Each first-year-admitting school within Pitt sets its own general education requirements, which Torres describes as “lacking any connection to actual learning outcomes” — the learning benchmarks students are expected to achieve. Torres highlighted key goals, including increasing scheduling flexibility and shortening the time required to graduate.
“Learning outcomes are becoming outdated. They’re very misaligned with workplace expectations,” Torres said. “We’re exploring how we can be innovative in ways that allow students to develop things they’re passionate about.”
Torres said the project is still in its first phase, which involves gathering student feedback and analyzing processes at similarly ranked universities such as Carnegie Mellon University and Virginia Tech.
“We’re looking closely at each institution’s processes for general education reform,” Torres said. “We’re finalizing our work to come up with a comprehensive overview of the strengths and opportunities of Pitt.”
A “significant motivation” for the reform, Torres said, is the University’s “accreditation vulnerability,” which is a university’s ability to meet required standards to maintain funding and degree credibility.

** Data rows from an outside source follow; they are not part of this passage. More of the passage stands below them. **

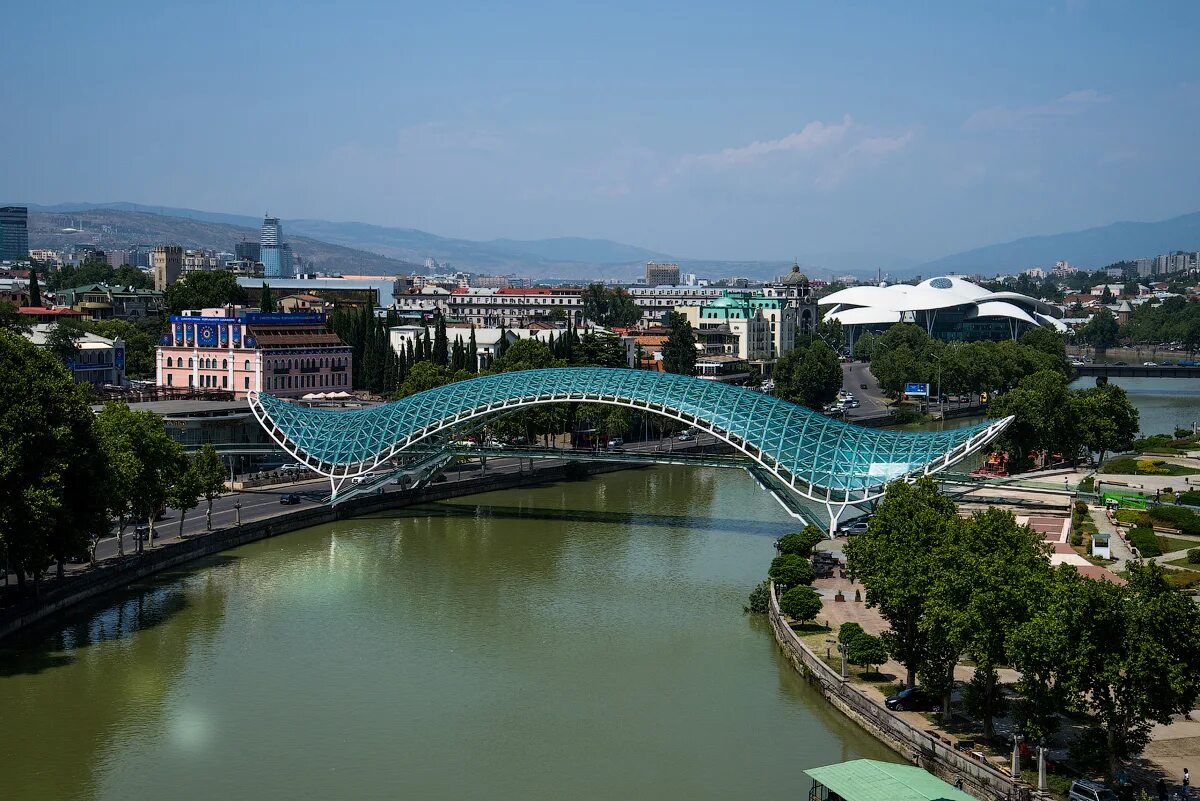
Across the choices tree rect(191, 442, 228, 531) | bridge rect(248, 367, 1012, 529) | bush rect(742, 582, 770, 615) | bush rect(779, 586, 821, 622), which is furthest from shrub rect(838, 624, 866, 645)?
tree rect(191, 442, 228, 531)

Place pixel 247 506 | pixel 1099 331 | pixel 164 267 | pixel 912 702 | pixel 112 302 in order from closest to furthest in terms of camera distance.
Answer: pixel 912 702 < pixel 247 506 < pixel 112 302 < pixel 1099 331 < pixel 164 267

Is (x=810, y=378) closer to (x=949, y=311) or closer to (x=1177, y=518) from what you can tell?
(x=1177, y=518)

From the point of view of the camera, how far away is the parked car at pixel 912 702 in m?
20.6

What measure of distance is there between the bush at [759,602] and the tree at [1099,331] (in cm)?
10584

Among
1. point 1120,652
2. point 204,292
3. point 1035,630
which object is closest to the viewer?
point 1120,652

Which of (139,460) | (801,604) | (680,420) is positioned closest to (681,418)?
(680,420)

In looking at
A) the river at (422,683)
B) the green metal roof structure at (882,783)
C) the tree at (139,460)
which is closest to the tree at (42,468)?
the tree at (139,460)

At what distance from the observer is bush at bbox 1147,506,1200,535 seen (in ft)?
107

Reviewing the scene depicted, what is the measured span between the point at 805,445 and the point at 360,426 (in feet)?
44.5

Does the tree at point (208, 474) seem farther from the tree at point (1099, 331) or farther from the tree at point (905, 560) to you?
the tree at point (1099, 331)

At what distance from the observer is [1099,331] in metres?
126

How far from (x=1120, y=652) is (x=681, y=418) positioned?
19.5 metres

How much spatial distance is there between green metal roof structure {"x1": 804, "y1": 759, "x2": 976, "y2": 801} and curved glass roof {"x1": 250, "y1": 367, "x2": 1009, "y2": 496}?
15623 mm

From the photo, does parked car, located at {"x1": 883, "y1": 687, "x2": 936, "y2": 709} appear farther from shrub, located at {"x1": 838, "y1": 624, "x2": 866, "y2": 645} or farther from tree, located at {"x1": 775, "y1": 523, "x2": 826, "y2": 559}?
tree, located at {"x1": 775, "y1": 523, "x2": 826, "y2": 559}
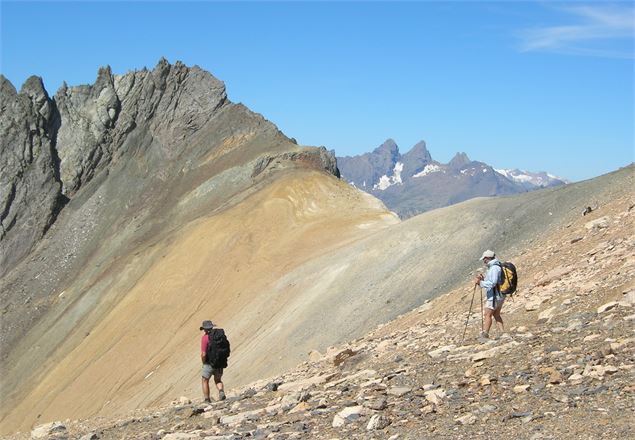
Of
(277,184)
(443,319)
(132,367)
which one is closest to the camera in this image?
(443,319)

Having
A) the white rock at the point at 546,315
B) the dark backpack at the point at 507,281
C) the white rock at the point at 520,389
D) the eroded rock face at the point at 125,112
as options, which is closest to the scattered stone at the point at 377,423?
the white rock at the point at 520,389

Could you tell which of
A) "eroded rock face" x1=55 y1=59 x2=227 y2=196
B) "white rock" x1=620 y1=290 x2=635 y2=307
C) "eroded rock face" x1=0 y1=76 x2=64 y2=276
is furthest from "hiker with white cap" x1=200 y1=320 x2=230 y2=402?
"eroded rock face" x1=0 y1=76 x2=64 y2=276

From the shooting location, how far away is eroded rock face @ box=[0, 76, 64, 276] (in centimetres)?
6056

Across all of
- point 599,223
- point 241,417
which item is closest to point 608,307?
point 241,417

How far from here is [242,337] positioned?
30.1 m

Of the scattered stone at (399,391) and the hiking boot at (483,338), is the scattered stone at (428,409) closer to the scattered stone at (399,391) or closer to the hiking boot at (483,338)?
the scattered stone at (399,391)

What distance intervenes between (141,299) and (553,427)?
34487mm

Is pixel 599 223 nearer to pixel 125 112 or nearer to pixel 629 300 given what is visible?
pixel 629 300

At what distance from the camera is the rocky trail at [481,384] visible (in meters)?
9.57

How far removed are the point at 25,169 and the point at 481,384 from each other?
192ft

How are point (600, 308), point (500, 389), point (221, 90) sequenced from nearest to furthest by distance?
point (500, 389), point (600, 308), point (221, 90)

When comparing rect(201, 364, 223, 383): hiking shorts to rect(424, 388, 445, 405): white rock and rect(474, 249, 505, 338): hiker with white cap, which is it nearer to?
rect(474, 249, 505, 338): hiker with white cap

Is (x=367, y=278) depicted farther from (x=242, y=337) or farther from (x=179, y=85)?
(x=179, y=85)

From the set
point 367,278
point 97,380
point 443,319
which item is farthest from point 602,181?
point 97,380
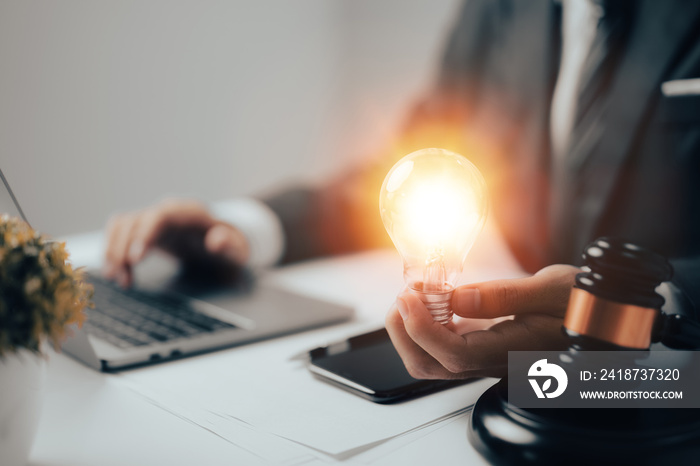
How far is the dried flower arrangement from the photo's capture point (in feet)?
1.03

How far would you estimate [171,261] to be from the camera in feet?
2.95

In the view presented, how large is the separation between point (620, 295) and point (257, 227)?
0.69m

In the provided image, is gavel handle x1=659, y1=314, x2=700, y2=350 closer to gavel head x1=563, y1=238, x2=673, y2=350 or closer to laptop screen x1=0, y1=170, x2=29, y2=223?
gavel head x1=563, y1=238, x2=673, y2=350

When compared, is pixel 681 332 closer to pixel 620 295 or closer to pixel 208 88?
pixel 620 295

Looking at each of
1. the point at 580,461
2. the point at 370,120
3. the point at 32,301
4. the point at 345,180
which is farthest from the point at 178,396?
the point at 370,120

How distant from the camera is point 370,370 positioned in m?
0.49

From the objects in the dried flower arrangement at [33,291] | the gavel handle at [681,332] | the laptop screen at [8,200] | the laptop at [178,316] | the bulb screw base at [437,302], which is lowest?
the laptop at [178,316]

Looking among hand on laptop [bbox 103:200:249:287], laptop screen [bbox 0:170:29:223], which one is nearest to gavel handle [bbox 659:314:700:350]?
laptop screen [bbox 0:170:29:223]

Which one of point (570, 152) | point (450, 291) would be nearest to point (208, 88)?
point (570, 152)

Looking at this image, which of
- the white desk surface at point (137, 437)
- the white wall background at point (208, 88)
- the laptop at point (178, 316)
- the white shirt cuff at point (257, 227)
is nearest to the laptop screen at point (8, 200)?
the laptop at point (178, 316)

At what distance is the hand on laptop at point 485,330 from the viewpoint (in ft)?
1.30

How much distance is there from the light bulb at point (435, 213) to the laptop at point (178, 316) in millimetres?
217

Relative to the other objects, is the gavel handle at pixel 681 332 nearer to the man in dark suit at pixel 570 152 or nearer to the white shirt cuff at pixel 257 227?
the man in dark suit at pixel 570 152

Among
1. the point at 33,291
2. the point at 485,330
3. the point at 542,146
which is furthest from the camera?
the point at 542,146
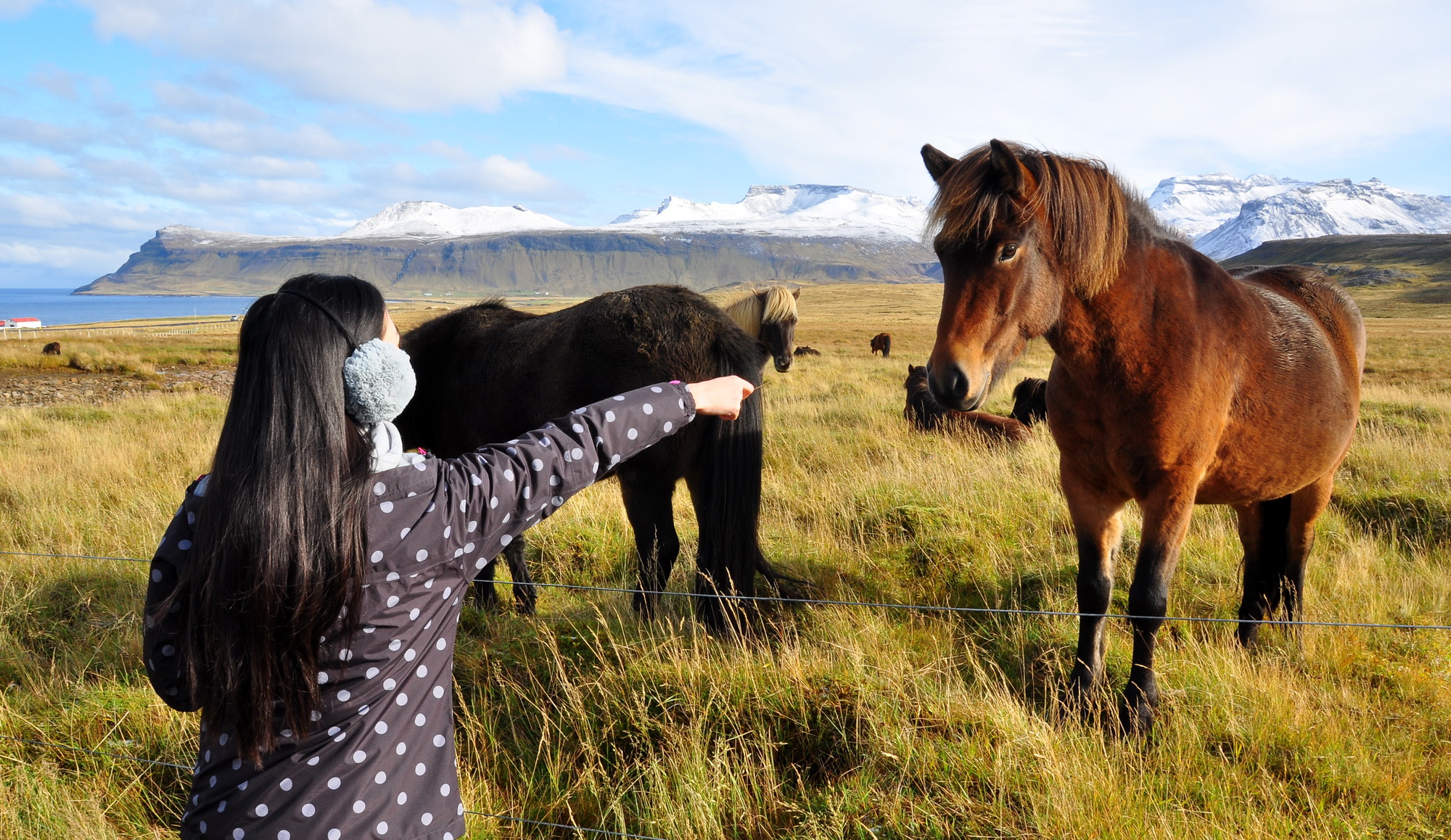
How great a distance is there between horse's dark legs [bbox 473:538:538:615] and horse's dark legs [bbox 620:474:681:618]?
2.81ft

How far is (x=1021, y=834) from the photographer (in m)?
2.32

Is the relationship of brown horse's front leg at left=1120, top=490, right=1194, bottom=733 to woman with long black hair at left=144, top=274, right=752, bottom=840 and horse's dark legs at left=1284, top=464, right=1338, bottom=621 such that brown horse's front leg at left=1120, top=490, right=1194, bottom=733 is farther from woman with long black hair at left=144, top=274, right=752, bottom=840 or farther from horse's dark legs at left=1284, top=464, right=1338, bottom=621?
woman with long black hair at left=144, top=274, right=752, bottom=840

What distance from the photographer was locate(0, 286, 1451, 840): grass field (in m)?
2.58

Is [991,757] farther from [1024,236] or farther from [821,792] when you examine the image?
[1024,236]

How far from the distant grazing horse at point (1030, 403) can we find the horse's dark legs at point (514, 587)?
7667 mm

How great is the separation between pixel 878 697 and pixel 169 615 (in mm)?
2438

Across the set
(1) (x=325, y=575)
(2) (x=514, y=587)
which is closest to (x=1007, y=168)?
(1) (x=325, y=575)

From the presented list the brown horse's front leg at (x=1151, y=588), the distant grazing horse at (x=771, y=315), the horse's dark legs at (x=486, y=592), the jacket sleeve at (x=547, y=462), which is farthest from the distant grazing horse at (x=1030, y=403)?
the jacket sleeve at (x=547, y=462)

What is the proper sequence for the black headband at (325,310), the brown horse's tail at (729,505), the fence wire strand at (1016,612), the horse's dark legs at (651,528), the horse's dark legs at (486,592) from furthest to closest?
the horse's dark legs at (486,592) → the horse's dark legs at (651,528) → the brown horse's tail at (729,505) → the fence wire strand at (1016,612) → the black headband at (325,310)

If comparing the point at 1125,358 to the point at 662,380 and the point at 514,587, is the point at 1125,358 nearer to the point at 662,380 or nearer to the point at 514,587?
the point at 662,380

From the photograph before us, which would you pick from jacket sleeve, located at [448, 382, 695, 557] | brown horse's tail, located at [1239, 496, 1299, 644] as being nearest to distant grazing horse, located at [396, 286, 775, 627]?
jacket sleeve, located at [448, 382, 695, 557]

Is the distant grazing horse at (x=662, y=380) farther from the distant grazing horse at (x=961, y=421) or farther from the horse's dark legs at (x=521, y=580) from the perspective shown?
the distant grazing horse at (x=961, y=421)

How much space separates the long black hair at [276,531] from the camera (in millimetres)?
1509

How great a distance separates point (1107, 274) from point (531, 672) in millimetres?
3160
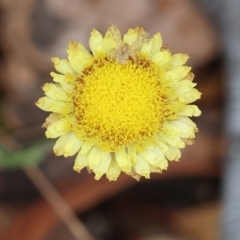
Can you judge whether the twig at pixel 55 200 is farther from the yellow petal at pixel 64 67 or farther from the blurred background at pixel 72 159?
the yellow petal at pixel 64 67

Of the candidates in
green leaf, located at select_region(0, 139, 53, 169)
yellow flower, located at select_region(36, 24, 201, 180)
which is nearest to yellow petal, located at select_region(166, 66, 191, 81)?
yellow flower, located at select_region(36, 24, 201, 180)

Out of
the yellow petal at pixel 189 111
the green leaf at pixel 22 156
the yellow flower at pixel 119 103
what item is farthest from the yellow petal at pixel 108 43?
the green leaf at pixel 22 156

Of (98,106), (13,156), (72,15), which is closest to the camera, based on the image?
(98,106)

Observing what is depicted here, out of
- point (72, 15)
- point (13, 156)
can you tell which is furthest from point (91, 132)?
point (72, 15)

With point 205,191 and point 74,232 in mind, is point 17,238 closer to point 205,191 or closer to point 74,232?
point 74,232

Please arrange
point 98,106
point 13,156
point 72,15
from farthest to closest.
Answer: point 72,15 → point 13,156 → point 98,106

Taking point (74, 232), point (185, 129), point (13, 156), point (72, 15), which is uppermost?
point (72, 15)

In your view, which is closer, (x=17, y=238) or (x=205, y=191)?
(x=17, y=238)
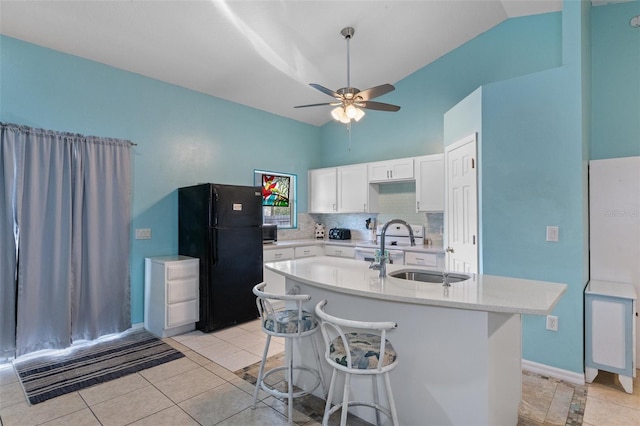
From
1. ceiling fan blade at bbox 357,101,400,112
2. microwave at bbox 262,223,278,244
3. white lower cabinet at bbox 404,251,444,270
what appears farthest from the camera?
microwave at bbox 262,223,278,244

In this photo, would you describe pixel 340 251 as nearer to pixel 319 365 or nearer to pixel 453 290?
pixel 319 365

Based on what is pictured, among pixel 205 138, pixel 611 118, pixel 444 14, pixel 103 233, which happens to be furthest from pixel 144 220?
pixel 611 118

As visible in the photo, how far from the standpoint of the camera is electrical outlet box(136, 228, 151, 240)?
3795mm

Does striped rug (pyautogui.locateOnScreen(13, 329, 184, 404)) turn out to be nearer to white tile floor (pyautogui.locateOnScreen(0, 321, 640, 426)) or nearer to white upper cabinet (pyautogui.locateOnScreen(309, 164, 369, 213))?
white tile floor (pyautogui.locateOnScreen(0, 321, 640, 426))

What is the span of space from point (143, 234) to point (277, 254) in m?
1.72

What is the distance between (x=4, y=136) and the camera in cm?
288

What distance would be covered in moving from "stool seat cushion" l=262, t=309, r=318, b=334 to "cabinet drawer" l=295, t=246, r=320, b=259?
275cm

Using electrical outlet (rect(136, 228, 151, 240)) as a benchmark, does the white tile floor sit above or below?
below

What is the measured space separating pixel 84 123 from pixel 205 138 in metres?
1.35

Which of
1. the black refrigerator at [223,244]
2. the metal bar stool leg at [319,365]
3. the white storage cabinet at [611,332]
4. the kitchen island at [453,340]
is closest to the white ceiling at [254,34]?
the black refrigerator at [223,244]

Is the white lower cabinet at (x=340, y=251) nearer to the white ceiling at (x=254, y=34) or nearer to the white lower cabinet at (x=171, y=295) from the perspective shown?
the white lower cabinet at (x=171, y=295)

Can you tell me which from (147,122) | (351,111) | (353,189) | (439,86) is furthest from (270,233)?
(439,86)

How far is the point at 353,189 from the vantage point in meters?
5.23

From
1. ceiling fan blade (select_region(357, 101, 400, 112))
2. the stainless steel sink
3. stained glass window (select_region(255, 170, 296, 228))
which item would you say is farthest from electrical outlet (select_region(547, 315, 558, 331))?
stained glass window (select_region(255, 170, 296, 228))
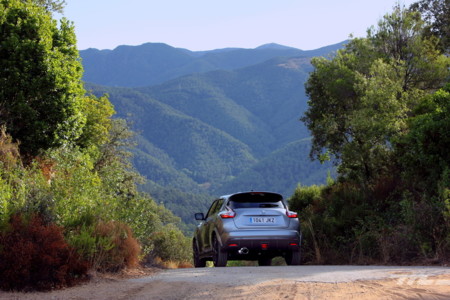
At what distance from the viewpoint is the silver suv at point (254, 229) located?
1202 centimetres

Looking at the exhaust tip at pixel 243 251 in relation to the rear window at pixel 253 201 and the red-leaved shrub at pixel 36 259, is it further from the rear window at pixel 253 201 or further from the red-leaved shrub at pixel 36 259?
the red-leaved shrub at pixel 36 259

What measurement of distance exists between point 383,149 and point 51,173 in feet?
43.4

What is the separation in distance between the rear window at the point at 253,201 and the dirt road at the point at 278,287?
3.10 meters

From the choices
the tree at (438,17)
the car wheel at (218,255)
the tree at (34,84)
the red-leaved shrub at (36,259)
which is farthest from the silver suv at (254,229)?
the tree at (438,17)

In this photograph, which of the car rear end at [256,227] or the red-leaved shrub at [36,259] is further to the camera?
the car rear end at [256,227]

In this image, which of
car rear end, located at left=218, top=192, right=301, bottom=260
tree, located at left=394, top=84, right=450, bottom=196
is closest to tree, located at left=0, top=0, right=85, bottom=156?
car rear end, located at left=218, top=192, right=301, bottom=260

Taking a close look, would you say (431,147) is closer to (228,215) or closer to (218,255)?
(228,215)

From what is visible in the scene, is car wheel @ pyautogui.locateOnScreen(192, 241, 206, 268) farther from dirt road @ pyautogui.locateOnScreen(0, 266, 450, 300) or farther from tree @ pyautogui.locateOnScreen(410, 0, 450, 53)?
tree @ pyautogui.locateOnScreen(410, 0, 450, 53)

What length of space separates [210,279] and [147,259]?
24.3ft

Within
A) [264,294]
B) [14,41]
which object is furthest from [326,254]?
[14,41]

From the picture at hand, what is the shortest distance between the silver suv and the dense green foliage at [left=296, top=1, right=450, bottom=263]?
7.74 ft

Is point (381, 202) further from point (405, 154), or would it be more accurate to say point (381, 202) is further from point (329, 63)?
point (329, 63)

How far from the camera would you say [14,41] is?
57.9ft

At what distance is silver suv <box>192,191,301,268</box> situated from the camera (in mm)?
12023
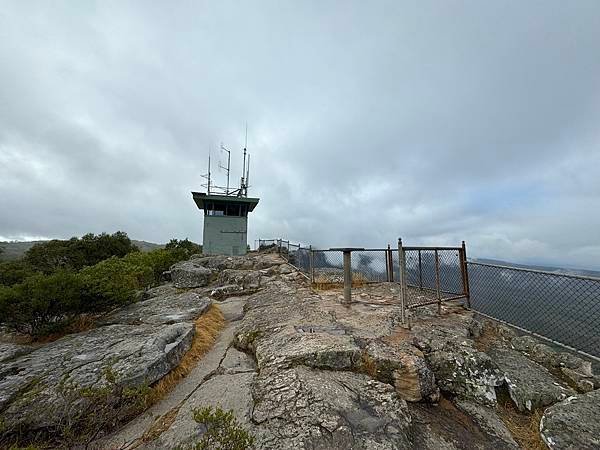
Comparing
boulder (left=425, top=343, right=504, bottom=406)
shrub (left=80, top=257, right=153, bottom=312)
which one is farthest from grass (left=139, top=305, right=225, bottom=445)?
boulder (left=425, top=343, right=504, bottom=406)

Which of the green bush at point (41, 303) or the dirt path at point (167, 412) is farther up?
the green bush at point (41, 303)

“When accreditors ask us ‘what are the foundational learning outcomes that students are achieving through general education requirements,’ we can’t, as an institution, answer that question,” Torres said. “Some schools do a phenomenal job, and others, not so much.”
Torres said the “ultimate goal” is to gather additional feedback before moving into the project’s second phase, which involves testing scenarios and designing new student learning goals.
“Our hope is to begin phase two soon because our learning outcomes are really not reflecting the innovation and creativity happening in our classrooms,” Torres said.